- **Task instructions**:
Please repeat the records from the start through the line with "rusty metal tank [388, 202, 440, 237]", replacing "incomplete" with "partial" and leaving everything else unchanged.

-- Start of Exercise data --

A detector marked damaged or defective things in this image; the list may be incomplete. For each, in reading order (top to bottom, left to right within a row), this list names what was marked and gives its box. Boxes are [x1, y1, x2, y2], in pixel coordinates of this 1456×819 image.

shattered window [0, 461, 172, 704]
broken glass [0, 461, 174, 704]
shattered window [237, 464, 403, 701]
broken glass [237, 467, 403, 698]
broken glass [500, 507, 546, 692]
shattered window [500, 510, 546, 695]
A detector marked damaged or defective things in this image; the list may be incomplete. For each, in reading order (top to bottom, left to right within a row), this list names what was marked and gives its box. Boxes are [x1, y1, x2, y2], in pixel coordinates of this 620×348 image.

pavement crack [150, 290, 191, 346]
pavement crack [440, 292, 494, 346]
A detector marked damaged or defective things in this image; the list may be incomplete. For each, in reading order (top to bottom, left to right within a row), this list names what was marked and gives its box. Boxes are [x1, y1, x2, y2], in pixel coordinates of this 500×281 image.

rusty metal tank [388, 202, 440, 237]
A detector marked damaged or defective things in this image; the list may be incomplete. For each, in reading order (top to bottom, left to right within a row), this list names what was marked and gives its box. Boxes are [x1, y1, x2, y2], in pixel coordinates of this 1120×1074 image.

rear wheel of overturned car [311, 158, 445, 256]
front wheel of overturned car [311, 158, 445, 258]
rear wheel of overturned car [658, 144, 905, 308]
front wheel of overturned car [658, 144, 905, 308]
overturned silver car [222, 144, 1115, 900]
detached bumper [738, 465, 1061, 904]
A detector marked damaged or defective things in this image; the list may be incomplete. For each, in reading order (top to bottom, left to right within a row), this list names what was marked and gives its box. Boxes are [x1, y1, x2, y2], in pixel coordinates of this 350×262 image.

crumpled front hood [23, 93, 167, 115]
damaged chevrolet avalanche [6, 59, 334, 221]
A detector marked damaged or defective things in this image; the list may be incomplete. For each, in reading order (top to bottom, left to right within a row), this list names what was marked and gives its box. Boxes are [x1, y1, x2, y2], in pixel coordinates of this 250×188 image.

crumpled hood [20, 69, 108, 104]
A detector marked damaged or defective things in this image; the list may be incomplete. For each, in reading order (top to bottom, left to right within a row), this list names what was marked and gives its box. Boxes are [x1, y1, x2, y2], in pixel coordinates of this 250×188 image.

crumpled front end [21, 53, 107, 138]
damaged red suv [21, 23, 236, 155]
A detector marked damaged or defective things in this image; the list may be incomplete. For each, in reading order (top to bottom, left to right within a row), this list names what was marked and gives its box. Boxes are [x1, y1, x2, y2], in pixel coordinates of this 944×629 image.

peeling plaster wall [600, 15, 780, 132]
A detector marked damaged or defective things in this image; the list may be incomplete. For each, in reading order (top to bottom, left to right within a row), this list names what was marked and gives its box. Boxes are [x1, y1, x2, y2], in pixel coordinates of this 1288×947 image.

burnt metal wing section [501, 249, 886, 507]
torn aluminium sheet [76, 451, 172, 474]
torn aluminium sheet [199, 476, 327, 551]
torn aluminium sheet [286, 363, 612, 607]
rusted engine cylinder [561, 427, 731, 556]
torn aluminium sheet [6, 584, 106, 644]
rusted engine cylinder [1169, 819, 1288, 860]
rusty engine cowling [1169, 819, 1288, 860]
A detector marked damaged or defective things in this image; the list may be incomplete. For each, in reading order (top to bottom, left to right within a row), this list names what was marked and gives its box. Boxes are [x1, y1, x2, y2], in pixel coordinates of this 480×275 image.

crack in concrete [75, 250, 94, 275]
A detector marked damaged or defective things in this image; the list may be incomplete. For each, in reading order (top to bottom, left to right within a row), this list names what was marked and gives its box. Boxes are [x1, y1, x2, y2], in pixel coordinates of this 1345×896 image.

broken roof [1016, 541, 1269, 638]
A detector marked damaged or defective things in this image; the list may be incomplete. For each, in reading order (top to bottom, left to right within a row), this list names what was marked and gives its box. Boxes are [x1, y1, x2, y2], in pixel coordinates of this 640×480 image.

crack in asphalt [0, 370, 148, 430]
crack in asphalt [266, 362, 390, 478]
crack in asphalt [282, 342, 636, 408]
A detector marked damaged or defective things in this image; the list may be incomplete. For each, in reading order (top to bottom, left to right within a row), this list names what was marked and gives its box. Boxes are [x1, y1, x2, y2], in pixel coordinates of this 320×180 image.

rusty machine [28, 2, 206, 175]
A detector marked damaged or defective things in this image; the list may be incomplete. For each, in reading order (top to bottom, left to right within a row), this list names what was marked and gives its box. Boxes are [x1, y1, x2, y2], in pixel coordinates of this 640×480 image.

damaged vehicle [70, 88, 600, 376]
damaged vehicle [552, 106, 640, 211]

-- End of Exercise data --

- **Output for this task**:
A detector marked damaged or defective things in this image; the list may be partial. For each, in reading order (top to bottom, left to right within a row), this list names what was marked and gives its box. Boxes are [x1, y1, x2, y2], in pixel coordinates of this 1456×819 image.

shattered window [0, 461, 172, 704]
broken glass [0, 461, 174, 704]
shattered window [237, 464, 403, 701]
broken glass [237, 467, 403, 698]
broken glass [500, 507, 546, 692]
shattered window [500, 510, 546, 695]
A detector marked damaged or defective things in this image; the list may be partial. For each, in reading order (top to bottom, left to right within a row), this list names what was marked and gives its box. Boxes are [x1, y1, x2, y2], in pixel coordinates of this 620×348 image.

pavement crack [150, 290, 191, 346]
pavement crack [440, 292, 494, 346]
A detector marked damaged or defective things in this image; the list may be partial. For each, in reading order (top to bottom, left to right within a row), this list names what was marked and gives its box. Boxes are [x1, y1, x2, y2], in pixel coordinates of this 500×281 image.

rusty metal tank [388, 202, 440, 237]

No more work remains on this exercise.